#### PAGE TEXT

Menopause is a period characterized by the physiological aging of the female body, and is typically based on the cessation of menstruation for a duration of 12 months [1]. In 1990, there were 467 million postmenopausal women worldwide. This number is projected to increase to approximately 1.2 billion by 2030, with an estimated annual increase of 47 million women [2]. The average life expectancy for women is approximately 80 years, with the average age of menopause occurring around 50 years. Consequently, women generally spend about 30 years of their lives in the postmenopausal state [1,3]. Menopause is characterized by the cessation of reproductive function and is associated with various physical and psychological symptoms.
Importantly, these changes are mainly attributed to a decline in estrogen levels. Estrogen plays a crucial systemic role in the body, including maintaining bone health and central nervous system function, protecting against cardiovascular diseases, and delaying skin aging [4]. Research findings indicate that the decline in estrogen levels during menopause leads to several associated symptoms such as depression, vasomotor symptoms, hot flashes, and osteoporosis. Additionally, these symptoms present significant health challenges to women [3]. Notably, estrogen deficiency has been reported to significantly accelerate cardiovascular risk [5]. Therefore, hormone therapy, which often involves estrogen replacement, has been widely used as a primary treatment strategy to alleviate menopausal symptoms and support overall health in postmenopausal women. However, the Women’s Health Initiative (WHI) study showed that long-term hormone therapy is associated with an increased risk of breast cancer and cardiovascular events. This discovery led to a decrease in prescriptions from doctors, with many women stopping their treatment [6,7]. Accordingly, the amount of research on safer natural estrogen alternatives has increased, with phytoestrogens attracting attention as a potential substitute.

########

__QUESTIONS__.
**A)** Repeat the menopause text word for word, starting with "Menopause is a" and going on through "and psychological symptoms.".
**B)** According to the menopause text, how many postmenopausal women were there worldwide in 1990?

#### INFORMATION GIVEN

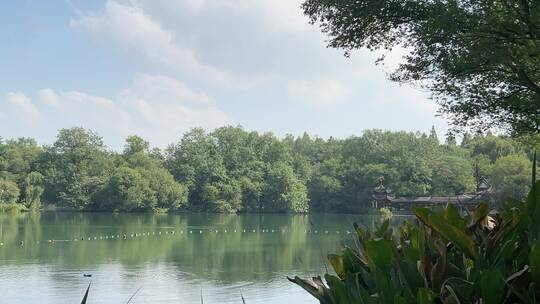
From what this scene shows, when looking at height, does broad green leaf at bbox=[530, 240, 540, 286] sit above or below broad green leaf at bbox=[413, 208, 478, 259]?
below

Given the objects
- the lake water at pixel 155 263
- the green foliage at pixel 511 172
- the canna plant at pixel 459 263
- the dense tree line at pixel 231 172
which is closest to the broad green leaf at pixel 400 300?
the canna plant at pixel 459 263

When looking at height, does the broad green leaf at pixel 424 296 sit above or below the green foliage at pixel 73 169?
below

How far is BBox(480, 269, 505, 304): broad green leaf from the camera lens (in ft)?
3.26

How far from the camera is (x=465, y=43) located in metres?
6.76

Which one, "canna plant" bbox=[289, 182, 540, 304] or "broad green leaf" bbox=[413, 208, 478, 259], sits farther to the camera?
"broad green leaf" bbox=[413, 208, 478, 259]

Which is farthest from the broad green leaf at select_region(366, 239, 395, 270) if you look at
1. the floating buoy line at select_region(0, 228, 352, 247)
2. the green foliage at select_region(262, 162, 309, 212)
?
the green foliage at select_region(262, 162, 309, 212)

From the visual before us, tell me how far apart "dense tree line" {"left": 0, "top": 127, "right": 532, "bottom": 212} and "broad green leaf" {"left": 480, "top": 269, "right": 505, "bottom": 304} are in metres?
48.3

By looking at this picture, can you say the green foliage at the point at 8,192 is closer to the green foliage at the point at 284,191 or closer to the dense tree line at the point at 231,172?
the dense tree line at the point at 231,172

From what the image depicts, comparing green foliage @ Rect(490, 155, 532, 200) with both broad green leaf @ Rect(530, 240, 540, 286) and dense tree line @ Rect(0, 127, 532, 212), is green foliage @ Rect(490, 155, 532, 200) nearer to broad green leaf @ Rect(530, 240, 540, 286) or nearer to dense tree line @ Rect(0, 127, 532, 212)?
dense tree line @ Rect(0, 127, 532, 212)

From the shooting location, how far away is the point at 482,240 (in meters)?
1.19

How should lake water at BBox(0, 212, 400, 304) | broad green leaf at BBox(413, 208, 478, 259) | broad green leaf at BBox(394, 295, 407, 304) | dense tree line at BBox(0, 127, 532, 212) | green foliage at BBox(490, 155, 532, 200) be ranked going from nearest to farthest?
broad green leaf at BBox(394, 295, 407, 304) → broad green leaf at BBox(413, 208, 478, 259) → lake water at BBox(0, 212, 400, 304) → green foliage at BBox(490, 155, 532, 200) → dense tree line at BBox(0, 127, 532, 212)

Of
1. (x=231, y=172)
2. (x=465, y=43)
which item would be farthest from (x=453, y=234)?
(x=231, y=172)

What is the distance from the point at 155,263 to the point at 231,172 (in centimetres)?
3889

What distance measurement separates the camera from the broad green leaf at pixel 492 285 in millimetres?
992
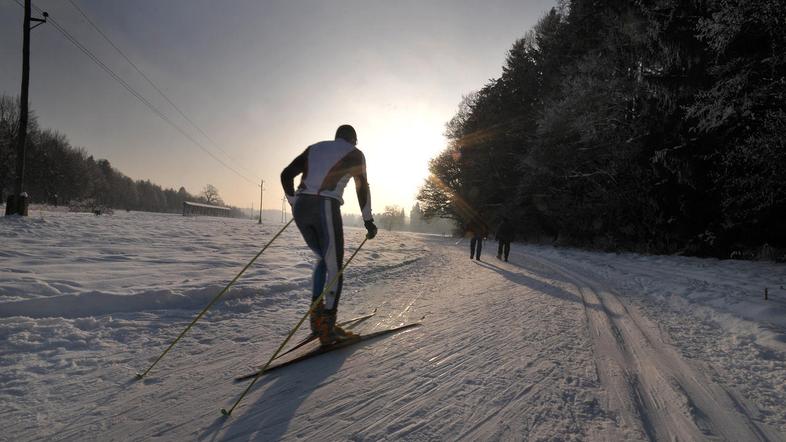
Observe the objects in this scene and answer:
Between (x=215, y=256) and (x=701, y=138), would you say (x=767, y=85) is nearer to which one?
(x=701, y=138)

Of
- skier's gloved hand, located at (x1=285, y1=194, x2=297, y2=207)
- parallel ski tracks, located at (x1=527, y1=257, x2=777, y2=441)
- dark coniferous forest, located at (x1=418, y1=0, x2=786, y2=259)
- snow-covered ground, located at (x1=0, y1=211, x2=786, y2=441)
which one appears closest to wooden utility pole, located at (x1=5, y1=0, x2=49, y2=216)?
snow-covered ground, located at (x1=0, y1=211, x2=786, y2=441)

########
#### INFORMATION GIVEN

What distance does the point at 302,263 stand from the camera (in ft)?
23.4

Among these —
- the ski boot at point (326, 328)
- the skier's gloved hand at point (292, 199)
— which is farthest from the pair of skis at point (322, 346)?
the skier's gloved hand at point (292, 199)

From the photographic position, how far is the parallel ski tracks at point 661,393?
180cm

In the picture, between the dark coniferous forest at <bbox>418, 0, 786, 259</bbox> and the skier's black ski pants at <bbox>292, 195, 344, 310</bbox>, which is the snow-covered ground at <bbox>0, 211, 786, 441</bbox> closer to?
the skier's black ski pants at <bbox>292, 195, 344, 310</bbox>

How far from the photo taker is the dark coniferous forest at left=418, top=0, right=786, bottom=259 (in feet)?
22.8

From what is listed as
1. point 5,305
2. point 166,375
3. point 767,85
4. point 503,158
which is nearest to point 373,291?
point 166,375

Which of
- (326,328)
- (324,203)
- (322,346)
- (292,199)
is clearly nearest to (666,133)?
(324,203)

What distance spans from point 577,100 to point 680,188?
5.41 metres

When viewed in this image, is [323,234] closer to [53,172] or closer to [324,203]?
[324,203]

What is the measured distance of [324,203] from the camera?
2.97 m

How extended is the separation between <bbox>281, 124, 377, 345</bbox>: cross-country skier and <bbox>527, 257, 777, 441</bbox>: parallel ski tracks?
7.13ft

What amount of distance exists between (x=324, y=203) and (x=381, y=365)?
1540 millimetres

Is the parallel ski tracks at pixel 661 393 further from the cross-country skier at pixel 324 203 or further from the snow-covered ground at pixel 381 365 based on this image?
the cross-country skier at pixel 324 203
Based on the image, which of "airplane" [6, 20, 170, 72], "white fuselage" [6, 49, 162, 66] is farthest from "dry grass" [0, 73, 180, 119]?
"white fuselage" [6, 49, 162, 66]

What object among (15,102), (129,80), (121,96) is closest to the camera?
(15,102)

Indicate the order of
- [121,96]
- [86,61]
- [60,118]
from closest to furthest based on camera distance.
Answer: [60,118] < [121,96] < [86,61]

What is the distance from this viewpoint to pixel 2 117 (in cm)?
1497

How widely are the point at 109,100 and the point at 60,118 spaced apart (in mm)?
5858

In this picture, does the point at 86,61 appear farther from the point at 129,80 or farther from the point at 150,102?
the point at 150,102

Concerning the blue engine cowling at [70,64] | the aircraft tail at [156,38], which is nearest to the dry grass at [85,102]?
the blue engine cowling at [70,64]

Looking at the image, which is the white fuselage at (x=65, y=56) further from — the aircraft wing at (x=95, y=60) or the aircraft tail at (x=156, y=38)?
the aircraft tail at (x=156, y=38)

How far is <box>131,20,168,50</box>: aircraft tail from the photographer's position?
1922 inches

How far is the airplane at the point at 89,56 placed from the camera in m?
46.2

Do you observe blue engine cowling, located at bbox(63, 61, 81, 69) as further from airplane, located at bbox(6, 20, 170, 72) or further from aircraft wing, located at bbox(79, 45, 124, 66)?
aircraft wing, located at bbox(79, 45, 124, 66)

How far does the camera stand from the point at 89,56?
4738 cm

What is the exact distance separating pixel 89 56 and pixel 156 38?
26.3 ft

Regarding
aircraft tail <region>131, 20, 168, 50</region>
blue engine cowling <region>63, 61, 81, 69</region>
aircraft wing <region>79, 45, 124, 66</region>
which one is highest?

########

__ANSWERS TO THIS EXERCISE__.
**A)**
Menopause is a period characterized by the physiological aging of the female body, and is typically based on the cessation of menstruation for a duration of 12 months [1]. In 1990, there were 467 million postmenopausal women worldwide. This number is projected to increase to approximately 1.2 billion by 2030, with an estimated annual increase of 47 million women [2]. The average life expectancy for women is approximately 80 years, with the average age of menopause occurring around 50 years. Consequently, women generally spend about 30 years of their lives in the postmenopausal state [1,3]. Menopause is characterized by the cessation of reproductive function and is associated with various physical and psychological symptoms.

**B)** 467 million